[Opening RAW DATA section]
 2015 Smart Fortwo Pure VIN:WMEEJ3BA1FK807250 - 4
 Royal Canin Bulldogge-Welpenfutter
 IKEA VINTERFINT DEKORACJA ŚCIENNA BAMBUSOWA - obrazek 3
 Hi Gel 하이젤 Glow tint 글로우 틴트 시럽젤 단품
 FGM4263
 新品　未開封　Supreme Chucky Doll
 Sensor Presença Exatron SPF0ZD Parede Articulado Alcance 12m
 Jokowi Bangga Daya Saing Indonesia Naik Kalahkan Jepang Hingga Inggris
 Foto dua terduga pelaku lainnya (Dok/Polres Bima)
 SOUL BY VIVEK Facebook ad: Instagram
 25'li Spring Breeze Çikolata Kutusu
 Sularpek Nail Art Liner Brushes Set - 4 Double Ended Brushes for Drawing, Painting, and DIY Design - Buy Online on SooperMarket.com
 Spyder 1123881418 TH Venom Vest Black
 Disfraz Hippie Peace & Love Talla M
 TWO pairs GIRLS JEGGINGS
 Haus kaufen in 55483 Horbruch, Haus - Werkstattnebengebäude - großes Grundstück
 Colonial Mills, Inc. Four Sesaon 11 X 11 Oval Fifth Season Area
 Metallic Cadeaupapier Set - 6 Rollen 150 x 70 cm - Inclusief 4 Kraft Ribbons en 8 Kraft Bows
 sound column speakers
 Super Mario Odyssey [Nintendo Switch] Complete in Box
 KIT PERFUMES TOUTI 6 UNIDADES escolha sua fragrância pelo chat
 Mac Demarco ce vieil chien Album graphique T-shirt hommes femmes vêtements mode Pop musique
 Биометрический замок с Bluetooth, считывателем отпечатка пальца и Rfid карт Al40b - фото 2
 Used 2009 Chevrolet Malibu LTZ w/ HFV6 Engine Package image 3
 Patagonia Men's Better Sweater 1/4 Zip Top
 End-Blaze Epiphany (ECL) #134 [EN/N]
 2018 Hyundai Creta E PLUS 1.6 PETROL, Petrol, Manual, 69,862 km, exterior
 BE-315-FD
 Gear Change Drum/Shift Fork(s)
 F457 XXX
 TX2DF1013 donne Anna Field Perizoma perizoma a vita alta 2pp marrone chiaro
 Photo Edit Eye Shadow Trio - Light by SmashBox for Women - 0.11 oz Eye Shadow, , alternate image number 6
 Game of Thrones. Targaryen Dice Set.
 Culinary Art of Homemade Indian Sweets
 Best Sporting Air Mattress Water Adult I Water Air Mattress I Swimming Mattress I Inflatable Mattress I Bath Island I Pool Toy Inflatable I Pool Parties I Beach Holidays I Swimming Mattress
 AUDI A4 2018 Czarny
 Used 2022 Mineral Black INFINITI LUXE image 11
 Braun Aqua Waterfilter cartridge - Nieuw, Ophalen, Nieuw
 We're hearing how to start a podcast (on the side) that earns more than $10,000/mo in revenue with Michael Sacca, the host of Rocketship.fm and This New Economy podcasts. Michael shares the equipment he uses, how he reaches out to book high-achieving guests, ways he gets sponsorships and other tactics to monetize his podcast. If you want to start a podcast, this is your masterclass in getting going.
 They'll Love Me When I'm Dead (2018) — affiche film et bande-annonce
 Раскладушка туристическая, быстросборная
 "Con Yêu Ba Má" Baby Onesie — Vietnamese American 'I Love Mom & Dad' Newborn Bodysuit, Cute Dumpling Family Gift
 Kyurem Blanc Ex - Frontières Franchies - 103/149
[Closing RAW DATA section]
PROBLEM DETAILS:
Output only an exact transcription of the lines above from the one with "TWO pairs GIRLS JEGGINGS" up to and including the one with "AUDI A4 2018 Czarny".

EXERCISE OUTPUT:
 TWO pairs GIRLS JEGGINGS
 Haus kaufen in 55483 Horbruch, Haus - Werkstattnebengebäude - großes Grundstück
 Colonial Mills, Inc. Four Sesaon 11 X 11 Oval Fifth Season Area
 Metallic Cadeaupapier Set - 6 Rollen 150 x 70 cm - Inclusief 4 Kraft Ribbons en 8 Kraft Bows
 sound column speakers
 Super Mario Odyssey [Nintendo Switch] Complete in Box
 KIT PERFUMES TOUTI 6 UNIDADES escolha sua fragrância pelo chat
 Mac Demarco ce vieil chien Album graphique T-shirt hommes femmes vêtements mode Pop musique
 Биометрический замок с Bluetooth, считывателем отпечатка пальца и Rfid карт Al40b - фото 2
 Used 2009 Chevrolet Malibu LTZ w/ HFV6 Engine Package image 3
 Patagonia Men's Better Sweater 1/4 Zip Top
 End-Blaze Epiphany (ECL) #134 [EN/N]
 2018 Hyundai Creta E PLUS 1.6 PETROL, Petrol, Manual, 69,862 km, exterior
 BE-315-FD
 Gear Change Drum/Shift Fork(s)
 F457 XXX
 TX2DF1013 donne Anna Field Perizoma perizoma a vita alta 2pp marrone chiaro
 Photo Edit Eye Shadow Trio - Light by SmashBox for Women - 0.11 oz Eye Shadow, , alternate image number 6
 Game of Thrones. Targaryen Dice Set.
 Culinary Art of Homemade Indian Sweets
 Best Sporting Air Mattress Water Adult I Water Air Mattress I Swimming Mattress I Inflatable Mattress I Bath Island I Pool Toy Inflatable I Pool Parties I Beach Holidays I Swimming Mattress
 AUDI A4 2018 Czarny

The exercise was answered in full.